SSA Rushes Identity Checks to Thwart Phone Payment Scams
Published Date: 4/18/2025
Notice
Summary
The Social Security Administration is quickly asking for approval to collect new info that helps stop fraud when people change payment methods by phone. This change starts in April 2025 and means customers will need to prove who they are more carefully. While it might slow things down a bit, it keeps everyone’s money safer without extra costs.
Analyzed Economic Effects
4 provisions identified: 1 benefits, 2 costs, 1 mixed.
New PIN required for phone payment changes
Starting in April 2025, SSA will require a Security Authentication PIN (SAP) to verify your identity before making payment-method changes by phone for flagged initial claims and post-entitlement/post-eligibility direct deposit actions. The PIN must be generated through a mySocial Security account and verbally provided to the SSA technician during the call.
Estimated public time cost and value of burden
SSA estimates 3,874,000 respondents will use the SAP process, with an average burden of 8 minutes per response and a total annual burden of 516,533 hours. The agency reports a theoretical average wage rate of $32.66/hour and a total annual theoretical opportunity cost of $63,262,420; there is no actual charge to respondents.

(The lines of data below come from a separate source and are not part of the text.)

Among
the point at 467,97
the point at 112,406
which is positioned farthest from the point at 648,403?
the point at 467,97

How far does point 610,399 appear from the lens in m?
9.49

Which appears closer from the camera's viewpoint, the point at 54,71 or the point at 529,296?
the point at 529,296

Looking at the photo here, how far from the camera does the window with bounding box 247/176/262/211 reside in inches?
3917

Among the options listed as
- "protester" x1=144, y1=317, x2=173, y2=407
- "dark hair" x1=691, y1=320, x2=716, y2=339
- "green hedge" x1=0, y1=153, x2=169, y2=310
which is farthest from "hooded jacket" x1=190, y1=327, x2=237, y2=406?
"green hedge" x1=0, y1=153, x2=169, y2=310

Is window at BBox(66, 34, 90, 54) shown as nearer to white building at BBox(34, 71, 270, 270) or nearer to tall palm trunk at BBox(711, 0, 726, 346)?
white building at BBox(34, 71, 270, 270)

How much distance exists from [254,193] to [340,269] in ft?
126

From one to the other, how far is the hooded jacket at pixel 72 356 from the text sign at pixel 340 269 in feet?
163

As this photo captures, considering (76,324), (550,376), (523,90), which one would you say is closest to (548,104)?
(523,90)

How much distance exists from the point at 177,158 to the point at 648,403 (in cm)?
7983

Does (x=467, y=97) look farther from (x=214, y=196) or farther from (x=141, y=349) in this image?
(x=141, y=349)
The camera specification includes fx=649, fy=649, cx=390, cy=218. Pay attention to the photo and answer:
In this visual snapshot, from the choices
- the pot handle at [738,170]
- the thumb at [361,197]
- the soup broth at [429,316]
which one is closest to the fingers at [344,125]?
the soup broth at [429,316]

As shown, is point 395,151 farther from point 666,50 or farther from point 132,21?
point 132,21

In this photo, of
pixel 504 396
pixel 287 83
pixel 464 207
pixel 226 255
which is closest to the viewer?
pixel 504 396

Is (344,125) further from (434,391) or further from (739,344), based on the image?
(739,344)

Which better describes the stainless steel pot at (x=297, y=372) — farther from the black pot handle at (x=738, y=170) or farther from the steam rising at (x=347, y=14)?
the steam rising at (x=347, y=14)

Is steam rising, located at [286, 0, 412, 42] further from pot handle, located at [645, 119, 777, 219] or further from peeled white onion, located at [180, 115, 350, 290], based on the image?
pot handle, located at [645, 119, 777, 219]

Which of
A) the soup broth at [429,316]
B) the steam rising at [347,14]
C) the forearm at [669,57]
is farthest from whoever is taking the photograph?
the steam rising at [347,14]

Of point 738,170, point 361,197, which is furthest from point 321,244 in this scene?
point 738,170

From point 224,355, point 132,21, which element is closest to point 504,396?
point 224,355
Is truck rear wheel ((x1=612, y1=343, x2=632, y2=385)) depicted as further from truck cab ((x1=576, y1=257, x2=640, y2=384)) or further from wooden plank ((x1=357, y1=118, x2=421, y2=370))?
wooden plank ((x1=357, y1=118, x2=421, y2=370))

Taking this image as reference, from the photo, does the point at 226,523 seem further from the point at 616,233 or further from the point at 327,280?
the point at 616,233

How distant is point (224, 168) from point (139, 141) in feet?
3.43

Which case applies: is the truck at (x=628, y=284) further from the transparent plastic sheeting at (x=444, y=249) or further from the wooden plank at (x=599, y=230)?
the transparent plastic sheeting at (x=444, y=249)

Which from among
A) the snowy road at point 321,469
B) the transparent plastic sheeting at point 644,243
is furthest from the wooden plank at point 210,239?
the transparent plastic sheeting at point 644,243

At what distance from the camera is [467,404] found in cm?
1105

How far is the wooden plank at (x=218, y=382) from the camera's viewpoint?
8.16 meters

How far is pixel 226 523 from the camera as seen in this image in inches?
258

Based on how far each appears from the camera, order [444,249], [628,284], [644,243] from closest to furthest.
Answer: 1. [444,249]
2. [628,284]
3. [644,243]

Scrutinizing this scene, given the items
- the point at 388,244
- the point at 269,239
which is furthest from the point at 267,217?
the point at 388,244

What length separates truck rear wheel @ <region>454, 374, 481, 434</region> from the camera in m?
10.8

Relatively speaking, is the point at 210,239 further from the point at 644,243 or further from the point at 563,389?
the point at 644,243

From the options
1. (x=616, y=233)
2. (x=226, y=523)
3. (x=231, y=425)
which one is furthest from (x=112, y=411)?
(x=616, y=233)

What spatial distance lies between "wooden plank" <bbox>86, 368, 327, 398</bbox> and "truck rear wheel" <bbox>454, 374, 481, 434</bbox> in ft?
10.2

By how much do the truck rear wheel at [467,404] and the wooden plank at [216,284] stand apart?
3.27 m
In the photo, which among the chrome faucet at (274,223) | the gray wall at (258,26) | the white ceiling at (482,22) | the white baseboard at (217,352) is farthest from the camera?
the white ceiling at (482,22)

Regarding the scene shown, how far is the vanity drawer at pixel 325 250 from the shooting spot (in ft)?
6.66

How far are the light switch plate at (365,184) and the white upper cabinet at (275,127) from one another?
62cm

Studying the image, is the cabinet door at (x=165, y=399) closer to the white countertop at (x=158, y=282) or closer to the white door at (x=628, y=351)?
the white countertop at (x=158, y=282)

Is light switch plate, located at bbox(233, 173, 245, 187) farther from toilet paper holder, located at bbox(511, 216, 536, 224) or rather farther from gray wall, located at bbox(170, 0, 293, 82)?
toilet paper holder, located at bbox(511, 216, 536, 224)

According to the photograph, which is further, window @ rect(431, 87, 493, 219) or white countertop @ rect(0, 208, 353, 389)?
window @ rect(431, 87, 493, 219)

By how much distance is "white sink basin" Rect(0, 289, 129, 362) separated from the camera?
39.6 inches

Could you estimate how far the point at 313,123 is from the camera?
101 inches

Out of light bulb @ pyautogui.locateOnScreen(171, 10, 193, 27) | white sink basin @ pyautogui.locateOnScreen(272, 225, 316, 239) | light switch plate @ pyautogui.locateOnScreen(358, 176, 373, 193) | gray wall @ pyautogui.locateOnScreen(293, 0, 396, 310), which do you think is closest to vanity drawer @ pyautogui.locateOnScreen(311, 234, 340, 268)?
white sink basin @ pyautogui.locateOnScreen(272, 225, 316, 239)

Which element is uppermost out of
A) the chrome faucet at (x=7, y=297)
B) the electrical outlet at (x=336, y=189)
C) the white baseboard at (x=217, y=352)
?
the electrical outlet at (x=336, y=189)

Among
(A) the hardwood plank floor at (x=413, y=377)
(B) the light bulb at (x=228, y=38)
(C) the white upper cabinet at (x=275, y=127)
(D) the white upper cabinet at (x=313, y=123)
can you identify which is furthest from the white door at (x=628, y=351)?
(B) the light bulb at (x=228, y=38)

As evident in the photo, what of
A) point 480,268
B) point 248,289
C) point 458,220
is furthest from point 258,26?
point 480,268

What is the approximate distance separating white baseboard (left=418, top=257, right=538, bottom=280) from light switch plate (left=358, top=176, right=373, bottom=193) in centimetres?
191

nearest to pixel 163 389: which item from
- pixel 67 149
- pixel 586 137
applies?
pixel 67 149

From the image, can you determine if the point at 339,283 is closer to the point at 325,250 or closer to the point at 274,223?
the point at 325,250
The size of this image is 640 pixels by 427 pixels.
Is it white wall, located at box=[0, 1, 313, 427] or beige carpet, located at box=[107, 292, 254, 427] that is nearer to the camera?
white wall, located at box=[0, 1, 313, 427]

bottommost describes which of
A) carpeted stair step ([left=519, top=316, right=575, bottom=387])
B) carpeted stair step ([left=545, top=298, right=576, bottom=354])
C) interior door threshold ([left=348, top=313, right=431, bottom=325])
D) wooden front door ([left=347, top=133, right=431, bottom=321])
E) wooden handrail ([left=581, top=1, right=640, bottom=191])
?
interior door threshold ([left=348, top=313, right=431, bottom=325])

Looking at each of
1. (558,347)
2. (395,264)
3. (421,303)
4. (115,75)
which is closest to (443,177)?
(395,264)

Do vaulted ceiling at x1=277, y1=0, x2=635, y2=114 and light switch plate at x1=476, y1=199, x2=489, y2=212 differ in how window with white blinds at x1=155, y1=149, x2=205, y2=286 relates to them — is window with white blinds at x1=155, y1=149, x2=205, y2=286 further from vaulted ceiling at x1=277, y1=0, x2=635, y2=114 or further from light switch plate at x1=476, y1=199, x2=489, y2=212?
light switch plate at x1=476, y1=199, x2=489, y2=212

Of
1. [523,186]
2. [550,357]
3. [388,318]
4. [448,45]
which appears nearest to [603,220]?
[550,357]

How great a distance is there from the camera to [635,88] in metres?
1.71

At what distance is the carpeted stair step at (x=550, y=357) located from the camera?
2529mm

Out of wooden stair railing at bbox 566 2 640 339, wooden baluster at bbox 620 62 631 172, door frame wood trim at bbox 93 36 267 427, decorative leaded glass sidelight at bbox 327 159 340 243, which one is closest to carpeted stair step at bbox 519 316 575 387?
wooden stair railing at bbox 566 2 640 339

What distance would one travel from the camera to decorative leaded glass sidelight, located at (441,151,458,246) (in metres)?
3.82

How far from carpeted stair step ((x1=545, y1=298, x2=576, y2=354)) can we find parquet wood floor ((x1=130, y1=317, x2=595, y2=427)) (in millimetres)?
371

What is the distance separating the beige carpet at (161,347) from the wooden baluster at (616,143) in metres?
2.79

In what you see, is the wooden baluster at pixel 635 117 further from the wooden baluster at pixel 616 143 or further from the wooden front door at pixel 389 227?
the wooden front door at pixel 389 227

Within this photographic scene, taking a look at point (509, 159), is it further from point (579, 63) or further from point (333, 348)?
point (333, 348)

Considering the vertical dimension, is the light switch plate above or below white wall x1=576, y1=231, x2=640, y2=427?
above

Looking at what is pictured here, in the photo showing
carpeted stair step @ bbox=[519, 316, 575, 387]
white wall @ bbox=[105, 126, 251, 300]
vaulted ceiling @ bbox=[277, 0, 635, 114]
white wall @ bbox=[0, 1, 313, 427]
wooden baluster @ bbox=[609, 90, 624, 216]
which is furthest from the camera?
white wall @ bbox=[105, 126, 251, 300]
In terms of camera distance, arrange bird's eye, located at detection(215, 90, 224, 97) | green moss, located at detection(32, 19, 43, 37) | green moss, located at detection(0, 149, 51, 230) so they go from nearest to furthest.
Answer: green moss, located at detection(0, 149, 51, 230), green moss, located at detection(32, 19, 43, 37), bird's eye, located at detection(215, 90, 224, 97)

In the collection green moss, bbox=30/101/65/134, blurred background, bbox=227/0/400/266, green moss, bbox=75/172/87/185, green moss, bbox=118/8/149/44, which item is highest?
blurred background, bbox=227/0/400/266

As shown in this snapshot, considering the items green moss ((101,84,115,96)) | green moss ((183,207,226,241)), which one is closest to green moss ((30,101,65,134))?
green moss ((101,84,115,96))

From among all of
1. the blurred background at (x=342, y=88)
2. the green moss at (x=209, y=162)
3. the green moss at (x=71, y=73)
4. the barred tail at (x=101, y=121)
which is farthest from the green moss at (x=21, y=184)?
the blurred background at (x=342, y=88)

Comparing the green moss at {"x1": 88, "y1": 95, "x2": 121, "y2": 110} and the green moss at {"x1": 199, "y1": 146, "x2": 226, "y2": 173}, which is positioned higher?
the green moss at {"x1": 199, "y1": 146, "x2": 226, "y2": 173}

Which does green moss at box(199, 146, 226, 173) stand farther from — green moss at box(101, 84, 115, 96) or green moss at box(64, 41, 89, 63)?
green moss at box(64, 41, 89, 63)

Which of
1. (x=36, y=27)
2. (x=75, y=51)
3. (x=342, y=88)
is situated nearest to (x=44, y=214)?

Must have mySocial Security account to use SAP
If the technician does not find a mySocial Security account for your SSN, SSA will instruct you to create one and call back before they can process payment changes by phone. The SAP code is generated immediately after you log into your mySocial Security account and click 'Generate PIN.'
In-person verification remains an option
If you are unable or unwilling to use the SAP process, SSA says you may visit your local field office to verify your identity in person to complete direct-deposit enrollments, updates, or cancellations. This provides an alternate way to complete payment-method changes without using the telephone SAP flow.